C’est Laure, mon épouse, qui serait plus au fait de dire combien on en a. Je crois que nous avons une douzaine de produits de Shana, mais également d’Atomica, une fille de Cyrenaïka (son ancienne jument de Coupe du monde, ndlr) qui a déjà cinq produits. Les plus âgés et qui sortent en concours ont cinq ans. Ils sautent bien. On va voir ce que ça va donner. Fatalement, je pense qu’il y a un côté assez ingrat dans l’élevage parce qu’on a beau imaginer les meilleures mères avec les meilleurs pères…heureusement ça ne marche pas comme ça et il y a toujours des inconnues qui viennent se greffer dessus. On a le propre frère de Dexter de Kerglenn (Lord Shana, lui aussi fils de Mylord Carthago, ndlr). Physiquement c’est le sosie de Dexter, Jeanne nous l’a confirmé. Il saute très bien à 5 ans. Après, est-ce que ce sera un cheval normal, un crack, un champion ? Je ne sais pas. C’est vrai qu’on a beaucoup de poulains. On va un peu commencer à faire le tri dès qu’ils vont avoir 6 ans pour savoir ceux que l’on garde, ceux que va monter Charlotte, ce que va monter Mégane.
Comment vous est venue cette envie d’élevage ?
Par hasard, parce qu’ayant une mère comme Shana, qui a déjà donné de super produits, à commencer par Dexter, on a eu envie de se lancer. En tout cas, nous, on ne s’en sépare pas. On les garde jusqu’à la retraite. Ça nous semblait amusant et intéressant.
Vous êtes-vous entouré d’experts en élevage ou avez-vous fait vos choix d’étalons à l’intuition, au coup de cœur ?
Non, je ne suis pas du tout un expert, déjà, pour commencer. Après, on fait ça avec Laurent Guillet et la maman de Charlotte, Dominique, qui pratique aussi l’élevage et est plus connaisseuse que moi On en parle tous les trois et avec Charlotte, bien évidemment. Moi, je pense que ce n’est pas du tout une science exacte.
Un crack plus un crack n’est qu’un égale pas un crack.. ?
Non, l’histoire l’a montré. On essaye de mettre des bons étalons. Après, on voit que Shana produit un peu petit. On s’est donc orientés vers des étalons qui donnaient un peu plus de cadre, un peu plus de taille, ça, c’est vrai. On essaye d’ajuster au fil du temps, mais ça ne va pas plus loin. En tout cas, ça ne va pas être mon activité principale. Ça, c’est sûr.

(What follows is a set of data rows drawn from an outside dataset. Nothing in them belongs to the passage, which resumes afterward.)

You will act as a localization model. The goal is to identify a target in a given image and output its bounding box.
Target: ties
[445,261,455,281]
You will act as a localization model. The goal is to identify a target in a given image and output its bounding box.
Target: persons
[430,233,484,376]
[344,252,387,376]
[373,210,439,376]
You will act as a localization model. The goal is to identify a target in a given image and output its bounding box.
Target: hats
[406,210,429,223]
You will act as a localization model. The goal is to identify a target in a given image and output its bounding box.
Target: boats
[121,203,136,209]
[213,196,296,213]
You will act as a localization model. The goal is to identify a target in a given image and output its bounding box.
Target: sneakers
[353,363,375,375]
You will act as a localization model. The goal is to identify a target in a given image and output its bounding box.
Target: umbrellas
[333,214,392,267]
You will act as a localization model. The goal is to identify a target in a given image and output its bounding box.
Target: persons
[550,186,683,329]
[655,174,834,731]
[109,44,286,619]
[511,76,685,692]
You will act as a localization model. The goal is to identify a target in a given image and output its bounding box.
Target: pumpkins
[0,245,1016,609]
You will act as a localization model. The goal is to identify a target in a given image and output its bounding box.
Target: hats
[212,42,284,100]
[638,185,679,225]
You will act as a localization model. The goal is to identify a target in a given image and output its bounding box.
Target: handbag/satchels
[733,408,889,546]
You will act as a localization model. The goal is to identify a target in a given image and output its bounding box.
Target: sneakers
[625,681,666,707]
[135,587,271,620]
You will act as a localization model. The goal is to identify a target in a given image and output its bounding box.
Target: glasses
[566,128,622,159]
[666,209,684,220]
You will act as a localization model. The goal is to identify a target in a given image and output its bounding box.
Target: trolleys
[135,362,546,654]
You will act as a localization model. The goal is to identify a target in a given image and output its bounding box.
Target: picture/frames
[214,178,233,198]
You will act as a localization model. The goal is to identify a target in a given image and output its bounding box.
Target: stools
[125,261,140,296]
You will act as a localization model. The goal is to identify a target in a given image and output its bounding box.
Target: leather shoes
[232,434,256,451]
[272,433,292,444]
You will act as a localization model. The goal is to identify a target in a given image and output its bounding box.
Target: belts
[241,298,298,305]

Vous n’en avez vendu aucun ?
Un seul, une exception pour un garçon que j’aime beaucoup, qui s’appelle Antoine Ermann, qui a voulu acheter une fille de Shana par Balou du Rouet. D’ailleurs, pour l’anecdote, c’est Nelly, mon ancienne groom, qui m’a conseillé ce croisement. La pouliche (Jhoy, ndlr) était un peu petite, c’était la première de Shana née chez nous. On voulait aussi la garder comme les autres. Et puis Antoine m’a dit : « Moi, je voudrais bien l’acheter. » Je lui ai répondu non. Puis il a insisté. J’ai beaucoup de sympathie pour ce garçon, d’abord en tant qu’homme. Et puis je trouve que c’est un merveilleux cavalier. Je lui ai dit : « Allons-y. » C’est la seule qu’on ait vendu pour l’instant.
Et donc tous les autres sont encore chez vous ?

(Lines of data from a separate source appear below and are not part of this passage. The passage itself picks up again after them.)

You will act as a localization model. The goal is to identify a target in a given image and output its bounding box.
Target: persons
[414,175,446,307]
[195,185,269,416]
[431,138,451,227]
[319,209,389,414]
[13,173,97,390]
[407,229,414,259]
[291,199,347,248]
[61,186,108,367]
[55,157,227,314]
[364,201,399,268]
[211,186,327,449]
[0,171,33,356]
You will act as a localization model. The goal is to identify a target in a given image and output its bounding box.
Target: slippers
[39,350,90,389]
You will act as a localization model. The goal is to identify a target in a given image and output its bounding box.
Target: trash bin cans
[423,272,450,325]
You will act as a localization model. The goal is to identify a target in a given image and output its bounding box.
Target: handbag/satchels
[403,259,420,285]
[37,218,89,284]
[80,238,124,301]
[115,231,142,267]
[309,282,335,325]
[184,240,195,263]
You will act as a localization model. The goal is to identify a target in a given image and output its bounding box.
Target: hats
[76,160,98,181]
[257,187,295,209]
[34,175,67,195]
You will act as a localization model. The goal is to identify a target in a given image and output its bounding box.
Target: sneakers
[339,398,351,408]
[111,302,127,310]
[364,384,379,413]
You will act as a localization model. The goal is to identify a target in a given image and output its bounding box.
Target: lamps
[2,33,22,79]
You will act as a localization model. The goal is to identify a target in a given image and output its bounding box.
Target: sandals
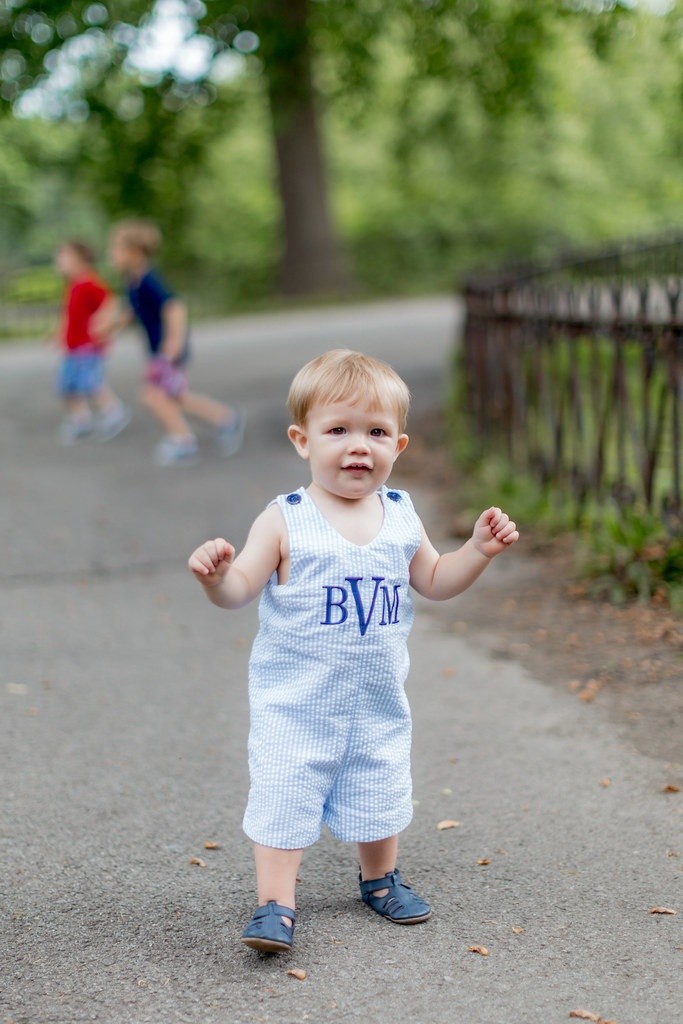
[242,901,296,952]
[357,863,431,923]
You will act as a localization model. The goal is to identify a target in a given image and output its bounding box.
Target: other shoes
[99,404,132,443]
[219,407,247,459]
[59,416,99,441]
[159,433,201,466]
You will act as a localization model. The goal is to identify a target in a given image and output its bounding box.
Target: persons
[189,350,519,951]
[49,218,246,463]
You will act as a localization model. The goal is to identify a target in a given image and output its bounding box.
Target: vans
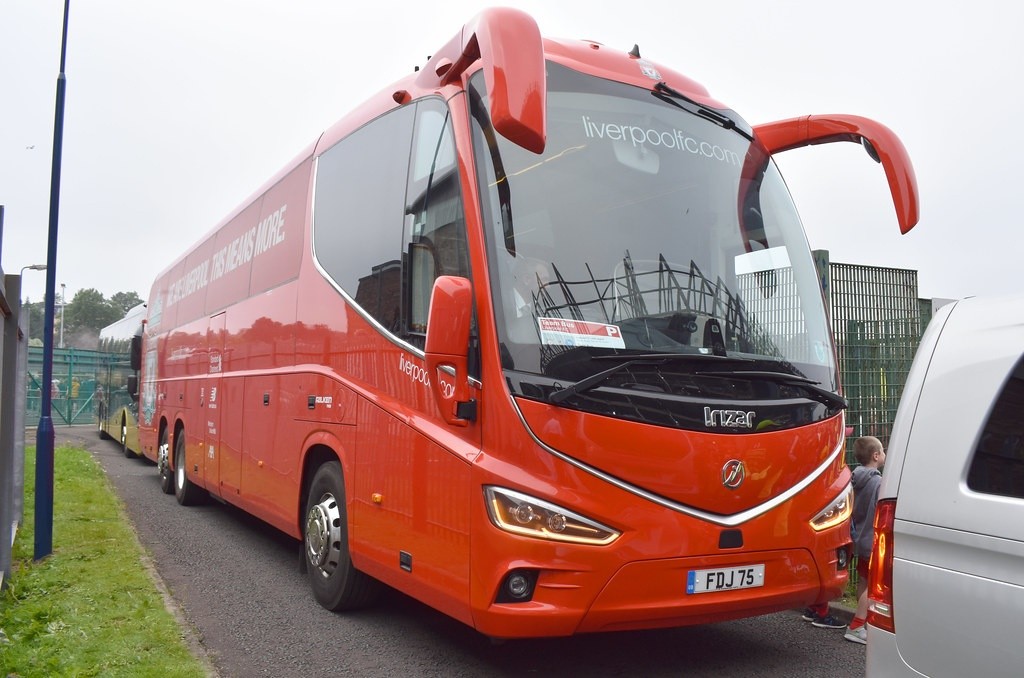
[863,296,1024,678]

Tous les autres sont chez nous, ou au travail, notamment chez Michel Gruhn installé en Rhône Alpes. Ensuite, en fonction de l’âge, Mégane va en monter, Charlotte va en monter. Lord Shana, par exemple, le propre frère de Dexter, c’est Charlotte qui va le monter l’an prochain. Je crois que Mégane va en prendre un aussi. On fait ça toujours en famille. C’est le plaisir de les voir montés par de bonnes cavalières. Si on a une bonne surprise, on sera contents. Et puis, si c’est normal, on ne sera pas mécontents non plus.

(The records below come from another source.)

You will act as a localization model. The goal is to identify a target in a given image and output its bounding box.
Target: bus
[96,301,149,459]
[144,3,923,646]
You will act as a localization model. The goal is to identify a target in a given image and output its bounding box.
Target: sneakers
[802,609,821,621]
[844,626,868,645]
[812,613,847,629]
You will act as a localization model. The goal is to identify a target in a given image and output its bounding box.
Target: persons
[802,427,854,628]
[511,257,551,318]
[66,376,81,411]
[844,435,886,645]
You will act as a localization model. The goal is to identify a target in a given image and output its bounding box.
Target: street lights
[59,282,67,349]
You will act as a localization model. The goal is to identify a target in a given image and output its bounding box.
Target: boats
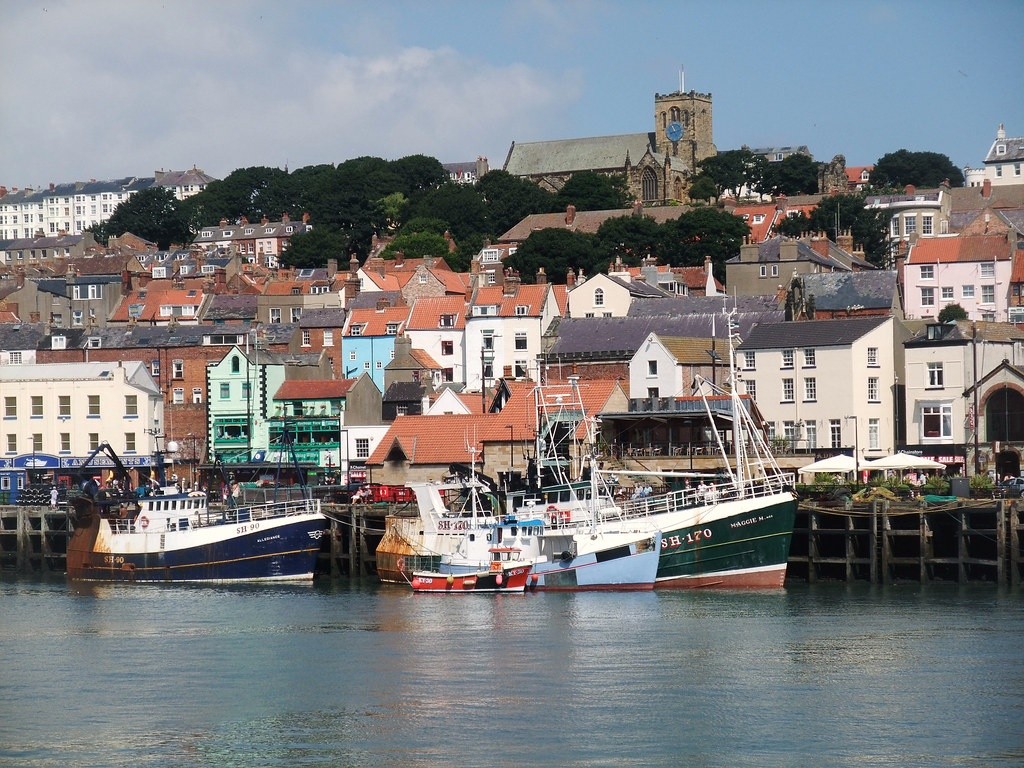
[60,396,330,589]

Que préférez-vous finalement ? Gérer vos affaires ou gérer vos chevaux ?
Je suis très motivé par le fait de gérer Latour, parce que c’est une histoire d’entrepreneur de quinze ans et c’est très motivant et passionnant. Mais l’adrénaline et la vraie passion sportive, ce sont bien sûr les chevaux. Cela fait partie de l’essentiel de ma vie, bien sûr.